According to Vincent and Jorge: “2011 was marked by 10% more winter rain and abundant fruit set in May, 2 weeks in advance. A 44*C heat wave in June followed, the hottest June on record since 1939. Consequential summer ripening resulted in less juice per grape, with a lot of concentration, and the harvest started 2 weeks in advance. The small quantity of juice in the grapes = more skin/kilo of grapes, and that makes for very good aroma and color extraction. The 2011 ports and Douro DOC wines will both be very promising and fascinating to follow.”

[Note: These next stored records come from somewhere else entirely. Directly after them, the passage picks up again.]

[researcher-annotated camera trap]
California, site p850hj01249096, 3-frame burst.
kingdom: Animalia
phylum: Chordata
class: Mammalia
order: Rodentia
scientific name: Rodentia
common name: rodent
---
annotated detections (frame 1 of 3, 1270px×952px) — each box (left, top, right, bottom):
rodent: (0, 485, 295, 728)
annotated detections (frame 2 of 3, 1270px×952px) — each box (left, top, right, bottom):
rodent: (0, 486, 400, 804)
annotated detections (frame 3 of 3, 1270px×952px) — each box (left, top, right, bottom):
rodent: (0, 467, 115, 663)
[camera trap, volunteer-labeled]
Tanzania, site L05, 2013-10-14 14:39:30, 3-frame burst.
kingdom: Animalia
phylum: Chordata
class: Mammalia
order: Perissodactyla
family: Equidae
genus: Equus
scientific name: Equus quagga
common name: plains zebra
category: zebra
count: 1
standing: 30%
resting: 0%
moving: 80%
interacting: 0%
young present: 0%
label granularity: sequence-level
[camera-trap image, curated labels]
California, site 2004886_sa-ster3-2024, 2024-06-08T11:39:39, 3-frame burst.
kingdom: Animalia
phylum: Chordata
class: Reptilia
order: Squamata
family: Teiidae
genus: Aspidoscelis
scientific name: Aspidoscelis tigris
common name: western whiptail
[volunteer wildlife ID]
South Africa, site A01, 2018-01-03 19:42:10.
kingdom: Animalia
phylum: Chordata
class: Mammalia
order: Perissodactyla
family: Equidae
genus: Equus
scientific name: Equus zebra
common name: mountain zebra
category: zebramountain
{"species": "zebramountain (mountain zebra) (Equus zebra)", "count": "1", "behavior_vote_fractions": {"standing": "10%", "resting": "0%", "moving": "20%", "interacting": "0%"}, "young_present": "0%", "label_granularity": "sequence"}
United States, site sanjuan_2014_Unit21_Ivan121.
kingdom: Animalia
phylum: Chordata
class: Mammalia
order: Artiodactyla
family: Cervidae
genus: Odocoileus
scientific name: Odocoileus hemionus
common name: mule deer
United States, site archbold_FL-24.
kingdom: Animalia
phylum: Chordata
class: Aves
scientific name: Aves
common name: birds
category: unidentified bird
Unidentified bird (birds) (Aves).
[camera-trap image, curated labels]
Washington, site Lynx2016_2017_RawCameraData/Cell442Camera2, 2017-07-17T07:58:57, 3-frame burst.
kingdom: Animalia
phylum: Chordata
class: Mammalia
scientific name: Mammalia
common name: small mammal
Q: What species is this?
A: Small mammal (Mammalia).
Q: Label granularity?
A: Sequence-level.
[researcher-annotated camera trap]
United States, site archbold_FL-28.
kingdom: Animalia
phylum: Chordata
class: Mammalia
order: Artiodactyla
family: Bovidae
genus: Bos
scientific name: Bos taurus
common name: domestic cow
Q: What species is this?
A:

My godson Theo Vailly from France and brother-in-law Brian Smith from the USA both helped at harvest; an intense (and laborious) experience to include unloading and sorting incoming grapes, emptying out lagars & foot treading in the lagars, and waking up at ungodly hours to add the brandy at the strategic moment, not before and not after, all fueled by hearty food and ample quantities of wine and port!
Guests staying with us pick up on the harvest’s spirit and feel part of it, we even have guests who inquire well before the harvest if they can help out! A highlight is to put on swim trunks (or shorts for the ladies) and get in the lagar: line-up formation with others to slowly tread in the epoxy-lined open cement vat, local music and singing to keep the pace, as you gently tread to “massage” the grape skins until complete disentegration. The resulting extraction and color is so very key to the making of a top-notch port, long live foot treading!